Oh to be a YouTube Guru! To make your living writing about The Divine from your cottage on the Isle of Sky urging the masses to rediscover the Sacred in all things and succeed in selling cartloads of self-help books to miserable people. I could go for that gravy if I was smart enough.
So many of us are compelled to look for gurus, me included - I can’t help myself, I always fall for it.
As I play for these bright-eyed octogenarians and the dancing Africans I find myself doubting whether this audience ever needed gurus. The Africans seem happy in their bodies and the old folks grew up with good songs, a pig in the yard and a local pub to commune in. They have a sort of vitality for all the winters piled up on their heads.
Now the pubs are empty and the home-stuck boozers are heir to a thousand channels of distracting fantasy.
The song-writers of the early twentieth century learned their harmony well and had the high bench marks of Gilbert and Sullivan, Gershwin, Cole Porter etc to emulate. They wrote songs that could be played on a piano and sung by ordinary people. I know how this bit of me sounds – Mr. Disgruntled from Tunbridge Wells who likes Noel Coward. I sound like Roger Scruton, all primed to lecture the young on Good Taste.
But it’s not reactionary to want good art, to have aesthetic values and to love what is Beautiful and dislike the Ugly. It’s not all about conditioning and personal opinion.
Well, OK maybe it is all about conditioning and personal opinion. And best not to broadcast those opinions on Facebook!
Oh dear, suddenly my mood collapses - I’ve gone all existential while I’m supposed to be entertaining...Does anybody need the views of this human organism called Nick, this “agitation of the dust” as Omar Khayam has it or the “poor tale told by an idiot” as Shakespeare wrote. What use this Sound and Fury when all shall Dissolve and leave not a Wrack behind...
A rousing chorus of Que Sera Sera offers philosophical comfort in three-four time and the job is done. I return to my car and the Ian McGilchrist talk. It’s good stuff I guess, bridging the divide between science and spirituality. He sounds like he’d give you his last fruit gum, rather than telling you to go and tidy your room like Jordan Peterson would.
Perhaps we do need to rediscover the sacred – but I would suggest a good pub sing-along rather than heavenly choirs in church. But then again, these hugely intelligent thinkers are finding much marrow in what seemed to be the dry bones of a dead religion, building syntactical towers up into the realms of Unbelievable Truth.
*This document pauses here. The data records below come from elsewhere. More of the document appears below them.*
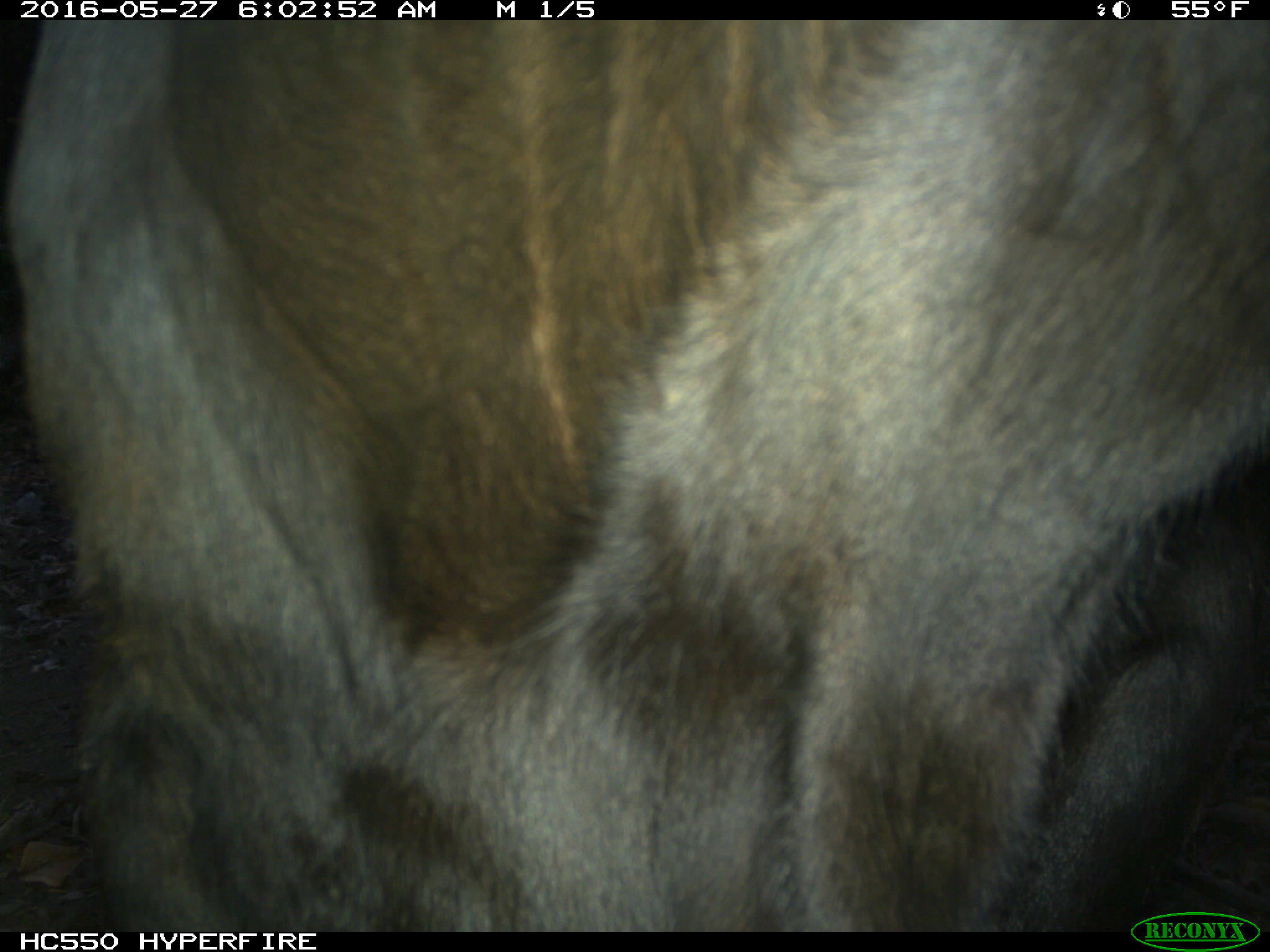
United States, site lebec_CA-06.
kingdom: Animalia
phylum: Chordata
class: Mammalia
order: Artiodactyla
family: Bovidae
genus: Bos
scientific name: Bos taurus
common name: domestic cow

Well, OK have the heavenly choirs as well, why not?
Nick Gill
December 24th 2024

Kafka once said: " I no longer know If I wish to drown myself in love, vodka or the sea." I prefer to drown myself in the "heavenly church choirs" , others - in the good pub sing along and third are exploring the beach with the sea. To stay authentic, I prefer to edit my soul into the tune of holy music. It lifts up my spirit, intensifies the rhythm of my Right Hemisphere and my "understanding of life backwards, while living it forward" /the latter one is Kafka's plagiarism again/
Rhythm, melody and harmony - a very nice holy trinity;😊 which is One because it is Three. Merry Christmas, Nick!